Checked. Indeed we do have this new file with the little story written in it.
![image.png](attachment:eae223c1-6d02-4c9b-a503-bb3702803cac.png)

### Writing to a file, line by line


Let me show you how to write a line at a time. 

This is useful when dealing with data generated on the fly. Since I don’t have such data now, I will split the lines of the previous text [The contents in both files will be slightly different. However, this is not a time to worry about that.]


In [6]:
with open('my-text-lines.txt', 'w') as file:
    for line in text.splitlines():
        file.writelines(line)

Boom. Now we have a new file called my-text-lines.txt ![Screenshot 2024-02-19 at 10.41.26 PM.png](attachment:090d7beb-73cd-4733-b22a-67cad8200aea.png)

Ask: Yuan Zhe, is this what the split lines are supposed to look like?

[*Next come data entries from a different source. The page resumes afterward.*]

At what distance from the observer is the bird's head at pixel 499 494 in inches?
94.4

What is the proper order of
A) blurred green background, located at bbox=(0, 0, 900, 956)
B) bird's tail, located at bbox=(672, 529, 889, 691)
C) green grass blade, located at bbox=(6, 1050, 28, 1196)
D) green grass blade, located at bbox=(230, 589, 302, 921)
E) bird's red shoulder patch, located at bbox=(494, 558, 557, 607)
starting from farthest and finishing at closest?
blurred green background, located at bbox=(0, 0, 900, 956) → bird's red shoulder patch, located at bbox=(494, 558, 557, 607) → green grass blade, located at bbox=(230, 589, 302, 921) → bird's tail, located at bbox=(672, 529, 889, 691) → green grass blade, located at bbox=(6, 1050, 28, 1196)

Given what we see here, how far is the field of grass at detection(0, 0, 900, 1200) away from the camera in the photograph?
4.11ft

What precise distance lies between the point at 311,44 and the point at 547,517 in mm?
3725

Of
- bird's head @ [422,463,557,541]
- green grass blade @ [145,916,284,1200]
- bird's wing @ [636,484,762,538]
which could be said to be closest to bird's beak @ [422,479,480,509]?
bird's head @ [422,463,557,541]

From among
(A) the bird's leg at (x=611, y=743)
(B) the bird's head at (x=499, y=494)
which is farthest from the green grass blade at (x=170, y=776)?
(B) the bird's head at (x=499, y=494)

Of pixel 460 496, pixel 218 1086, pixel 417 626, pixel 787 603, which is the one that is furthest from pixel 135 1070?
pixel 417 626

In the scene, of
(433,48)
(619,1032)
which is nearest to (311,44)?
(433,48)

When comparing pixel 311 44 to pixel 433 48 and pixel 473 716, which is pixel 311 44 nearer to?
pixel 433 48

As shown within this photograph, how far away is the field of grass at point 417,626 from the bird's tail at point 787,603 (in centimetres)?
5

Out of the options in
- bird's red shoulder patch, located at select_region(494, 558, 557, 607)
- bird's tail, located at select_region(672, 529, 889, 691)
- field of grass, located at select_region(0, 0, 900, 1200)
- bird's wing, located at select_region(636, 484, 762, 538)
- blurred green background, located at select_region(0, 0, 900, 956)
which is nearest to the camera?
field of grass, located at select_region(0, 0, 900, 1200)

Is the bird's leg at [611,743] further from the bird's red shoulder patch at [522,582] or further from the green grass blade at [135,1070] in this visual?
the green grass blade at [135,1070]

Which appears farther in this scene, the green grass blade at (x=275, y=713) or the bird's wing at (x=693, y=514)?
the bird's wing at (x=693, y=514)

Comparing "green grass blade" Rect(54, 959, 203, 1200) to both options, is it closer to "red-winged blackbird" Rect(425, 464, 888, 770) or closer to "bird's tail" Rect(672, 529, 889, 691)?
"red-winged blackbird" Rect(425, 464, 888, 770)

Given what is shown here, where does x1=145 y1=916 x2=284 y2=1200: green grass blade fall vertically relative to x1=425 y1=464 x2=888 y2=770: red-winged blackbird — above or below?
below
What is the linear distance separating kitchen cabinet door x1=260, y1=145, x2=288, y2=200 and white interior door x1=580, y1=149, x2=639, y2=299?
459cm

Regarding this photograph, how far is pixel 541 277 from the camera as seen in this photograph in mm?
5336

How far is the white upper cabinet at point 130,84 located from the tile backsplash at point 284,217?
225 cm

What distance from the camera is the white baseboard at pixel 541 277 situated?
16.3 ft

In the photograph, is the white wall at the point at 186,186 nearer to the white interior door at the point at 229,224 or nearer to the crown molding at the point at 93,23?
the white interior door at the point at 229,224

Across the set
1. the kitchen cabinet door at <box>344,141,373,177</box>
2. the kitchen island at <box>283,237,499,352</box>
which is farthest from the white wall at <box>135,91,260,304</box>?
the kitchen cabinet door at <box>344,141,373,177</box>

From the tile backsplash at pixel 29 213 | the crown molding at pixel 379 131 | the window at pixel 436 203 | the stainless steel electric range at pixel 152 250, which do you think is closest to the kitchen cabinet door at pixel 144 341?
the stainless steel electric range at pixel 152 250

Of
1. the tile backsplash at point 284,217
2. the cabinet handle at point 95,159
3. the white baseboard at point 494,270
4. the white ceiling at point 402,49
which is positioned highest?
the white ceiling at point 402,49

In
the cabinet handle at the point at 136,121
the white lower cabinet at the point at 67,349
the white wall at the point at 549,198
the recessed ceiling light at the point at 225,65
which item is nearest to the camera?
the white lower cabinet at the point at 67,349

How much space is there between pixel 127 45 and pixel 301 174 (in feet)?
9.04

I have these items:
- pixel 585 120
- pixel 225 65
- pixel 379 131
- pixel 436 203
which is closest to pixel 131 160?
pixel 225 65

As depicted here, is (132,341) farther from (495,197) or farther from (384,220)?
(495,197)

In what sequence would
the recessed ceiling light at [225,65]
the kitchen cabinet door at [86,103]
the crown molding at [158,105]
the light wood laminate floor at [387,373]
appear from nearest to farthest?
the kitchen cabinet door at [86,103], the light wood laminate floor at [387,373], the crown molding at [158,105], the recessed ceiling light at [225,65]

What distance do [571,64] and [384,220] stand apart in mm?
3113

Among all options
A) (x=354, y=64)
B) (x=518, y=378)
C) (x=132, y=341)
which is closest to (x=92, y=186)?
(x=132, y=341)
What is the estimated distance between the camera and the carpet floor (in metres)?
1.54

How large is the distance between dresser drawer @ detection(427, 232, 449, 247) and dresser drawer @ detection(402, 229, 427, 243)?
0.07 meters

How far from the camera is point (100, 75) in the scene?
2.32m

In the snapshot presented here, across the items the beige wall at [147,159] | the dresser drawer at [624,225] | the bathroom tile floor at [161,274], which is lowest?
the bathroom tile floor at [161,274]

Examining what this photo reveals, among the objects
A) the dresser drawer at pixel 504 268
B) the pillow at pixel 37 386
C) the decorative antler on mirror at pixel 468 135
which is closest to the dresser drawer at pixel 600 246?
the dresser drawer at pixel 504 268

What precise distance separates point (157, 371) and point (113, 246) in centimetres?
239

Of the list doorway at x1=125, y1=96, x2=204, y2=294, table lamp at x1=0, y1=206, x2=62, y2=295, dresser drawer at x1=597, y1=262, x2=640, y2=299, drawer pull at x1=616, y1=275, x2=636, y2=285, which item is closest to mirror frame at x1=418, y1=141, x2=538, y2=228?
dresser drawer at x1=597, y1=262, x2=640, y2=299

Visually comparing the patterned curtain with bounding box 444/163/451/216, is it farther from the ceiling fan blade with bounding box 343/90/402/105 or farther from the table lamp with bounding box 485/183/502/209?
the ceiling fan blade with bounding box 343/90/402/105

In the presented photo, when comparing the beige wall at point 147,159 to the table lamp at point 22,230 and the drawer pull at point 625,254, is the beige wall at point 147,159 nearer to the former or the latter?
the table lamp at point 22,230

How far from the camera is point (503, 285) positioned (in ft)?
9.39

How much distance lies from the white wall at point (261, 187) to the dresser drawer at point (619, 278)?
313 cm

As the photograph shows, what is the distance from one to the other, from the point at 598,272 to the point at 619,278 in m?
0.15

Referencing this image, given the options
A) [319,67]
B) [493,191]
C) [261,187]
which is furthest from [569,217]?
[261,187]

I must add that _writing to a file is a very __slow__ operation_. So, it will slow things down if you do it in a loop.

# 3 Some useful packages

Let me show you how to programmatically create, copy, and delete files and folders and navigate the OS. I will use the following three packages for these tasks.

| Package | Primarily used for                                                                |
|---------|-----------------------------------------------------------------------------------|
| `os`      | To ‘talk’ to the OS to create, modify, delete folders and write OS-agnostic code. |
| `glob`    | To search for files.                                                              |
| `shutil`  | To copy files.                                                                    |

I am using `os` and `shutil` because `shutil` offers some function (e.g., shutil.copy()) that os does not. 
There are also subtle differences in what these functions do, but let’s not worry about that now.

These packages are already part of the standard Python library. So you do not have to install them. Let’s __import the packages__ first.

In [7]:
import os
import glob
import shutil

# 4 OS safe paths

Consider a file `data-01.txt` in the sub-directory `sg-data` of the directory `all-data`.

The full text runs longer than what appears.